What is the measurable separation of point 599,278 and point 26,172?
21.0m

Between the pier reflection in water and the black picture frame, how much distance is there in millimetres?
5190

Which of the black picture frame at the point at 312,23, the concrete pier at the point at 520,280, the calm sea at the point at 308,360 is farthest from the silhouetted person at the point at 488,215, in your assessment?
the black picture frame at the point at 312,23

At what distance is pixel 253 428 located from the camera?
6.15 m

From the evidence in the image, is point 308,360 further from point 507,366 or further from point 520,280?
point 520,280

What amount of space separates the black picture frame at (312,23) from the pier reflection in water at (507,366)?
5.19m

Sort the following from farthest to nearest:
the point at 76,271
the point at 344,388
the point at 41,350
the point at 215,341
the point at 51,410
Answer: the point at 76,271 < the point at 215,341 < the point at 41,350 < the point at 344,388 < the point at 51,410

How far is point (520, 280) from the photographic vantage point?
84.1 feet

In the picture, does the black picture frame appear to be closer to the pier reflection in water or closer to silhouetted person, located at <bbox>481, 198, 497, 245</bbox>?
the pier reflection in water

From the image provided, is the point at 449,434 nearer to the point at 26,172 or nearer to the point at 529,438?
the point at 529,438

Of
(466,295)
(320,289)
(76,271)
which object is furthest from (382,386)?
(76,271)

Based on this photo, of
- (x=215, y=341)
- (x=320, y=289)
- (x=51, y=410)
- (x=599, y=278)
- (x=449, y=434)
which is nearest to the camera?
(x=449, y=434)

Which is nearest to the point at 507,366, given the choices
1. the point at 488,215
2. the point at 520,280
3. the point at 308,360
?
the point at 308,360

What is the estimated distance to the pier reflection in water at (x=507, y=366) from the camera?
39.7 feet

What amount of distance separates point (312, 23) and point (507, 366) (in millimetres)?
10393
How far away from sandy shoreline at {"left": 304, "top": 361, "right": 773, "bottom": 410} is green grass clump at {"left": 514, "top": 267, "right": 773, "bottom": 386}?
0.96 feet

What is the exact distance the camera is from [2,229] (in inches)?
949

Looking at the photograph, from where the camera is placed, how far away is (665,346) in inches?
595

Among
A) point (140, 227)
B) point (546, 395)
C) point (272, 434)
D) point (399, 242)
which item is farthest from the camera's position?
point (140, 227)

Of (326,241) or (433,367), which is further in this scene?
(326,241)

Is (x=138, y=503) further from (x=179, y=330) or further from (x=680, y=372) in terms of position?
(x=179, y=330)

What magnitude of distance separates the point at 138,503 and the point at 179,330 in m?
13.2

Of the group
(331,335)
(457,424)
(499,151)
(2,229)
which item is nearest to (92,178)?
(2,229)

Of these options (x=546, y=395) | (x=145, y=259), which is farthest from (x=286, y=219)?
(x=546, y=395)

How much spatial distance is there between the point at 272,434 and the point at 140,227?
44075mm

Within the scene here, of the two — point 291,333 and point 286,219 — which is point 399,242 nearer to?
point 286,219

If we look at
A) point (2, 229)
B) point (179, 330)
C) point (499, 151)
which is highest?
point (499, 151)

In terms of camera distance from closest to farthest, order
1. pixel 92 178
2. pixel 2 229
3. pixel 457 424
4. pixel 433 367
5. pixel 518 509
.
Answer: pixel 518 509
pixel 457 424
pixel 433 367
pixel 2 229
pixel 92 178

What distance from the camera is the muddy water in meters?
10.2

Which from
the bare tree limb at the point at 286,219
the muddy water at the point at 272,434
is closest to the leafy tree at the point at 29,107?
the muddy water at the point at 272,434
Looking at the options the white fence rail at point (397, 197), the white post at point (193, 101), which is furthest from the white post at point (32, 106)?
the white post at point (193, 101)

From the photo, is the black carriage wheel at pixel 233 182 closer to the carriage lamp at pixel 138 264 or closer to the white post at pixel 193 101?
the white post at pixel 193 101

* * *

Written problem: Give the listing above again, word for word.

Answer to the task:
What is the measurable separation of point 599,278 and point 26,172?
21.0m

Between the pier reflection in water and the black picture frame, how much distance is there in millimetres?
5190

Which of the black picture frame at the point at 312,23, the concrete pier at the point at 520,280, the calm sea at the point at 308,360 is farthest from the silhouetted person at the point at 488,215, in your assessment?
the black picture frame at the point at 312,23

At what distance is pixel 253 428 located from the camera?
6.15 m

From the evidence in the image, is point 308,360 further from point 507,366 or further from point 520,280?
point 520,280

What amount of space separates the black picture frame at (312,23) from the pier reflection in water at (507,366)?
5.19m

Sort the following from farthest to nearest:
the point at 76,271
the point at 344,388
the point at 41,350
the point at 215,341
the point at 51,410
Answer: the point at 76,271 < the point at 215,341 < the point at 41,350 < the point at 344,388 < the point at 51,410

How far is point (520, 280) from the photographic vantage point?
84.1 feet

In the picture, does the black picture frame appear to be closer to the pier reflection in water or closer to silhouetted person, located at <bbox>481, 198, 497, 245</bbox>?
the pier reflection in water

From the image provided, is the point at 449,434 nearer to the point at 26,172 or nearer to the point at 529,438?
the point at 529,438

Of
(466,295)
(320,289)
(76,271)
which object is furthest from (382,386)?
(76,271)

Based on this photo, of
- (x=215, y=341)
- (x=320, y=289)
- (x=51, y=410)
- (x=599, y=278)
- (x=449, y=434)
which is nearest to the camera?
(x=449, y=434)

Which is nearest to the point at 507,366, given the choices
1. the point at 488,215
2. the point at 520,280
3. the point at 308,360
?
the point at 308,360

What is the estimated distance to the pier reflection in water at (x=507, y=366) from the camera?
39.7 feet

What amount of distance separates point (312, 23) and point (507, 366) (in millimetres)?
10393
How far away from sandy shoreline at {"left": 304, "top": 361, "right": 773, "bottom": 410} is green grass clump at {"left": 514, "top": 267, "right": 773, "bottom": 386}?
0.96 feet

What is the exact distance the camera is from [2,229] (in inches)?
949

Looking at the photograph, from where the camera is placed, how far away is (665,346) in inches?
595

Among
A) point (140, 227)
B) point (546, 395)
C) point (272, 434)
D) point (399, 242)
which item is farthest from the camera's position?
point (140, 227)

Of (326,241) or (433,367), which is further in this scene?
(326,241)

Is (x=138, y=503) further from (x=179, y=330) or further from (x=680, y=372) in terms of position?
(x=179, y=330)

What magnitude of distance separates the point at 138,503 and the point at 179,330 in m?
13.2

Of the group
(331,335)
(457,424)
(499,151)
(2,229)
which item is nearest to (92,178)?
(2,229)

Of these options (x=546, y=395) | (x=145, y=259), which is farthest from (x=286, y=219)?
(x=546, y=395)

How much spatial distance is there between the point at 272,434 and the point at 140,227?
44075mm

Within the scene here, of the two — point 291,333 and point 286,219 — which is point 399,242 nearer to?
point 286,219

If we look at
A) point (2, 229)
B) point (179, 330)
C) point (499, 151)
which is highest?
point (499, 151)

In terms of camera distance from closest to farthest, order
1. pixel 92 178
2. pixel 2 229
3. pixel 457 424
4. pixel 433 367
5. pixel 518 509
.
Answer: pixel 518 509
pixel 457 424
pixel 433 367
pixel 2 229
pixel 92 178

What distance from the camera is the muddy water in meters?
10.2

Which from
the bare tree limb at the point at 286,219
the muddy water at the point at 272,434
is closest to the leafy tree at the point at 29,107?
the muddy water at the point at 272,434
Looking at the options the white fence rail at point (397, 197), the white post at point (193, 101), which is furthest from the white post at point (32, 106)?
the white post at point (193, 101)

From the photo, is the black carriage wheel at pixel 233 182 closer to the carriage lamp at pixel 138 264 or closer to the white post at pixel 193 101?
the white post at pixel 193 101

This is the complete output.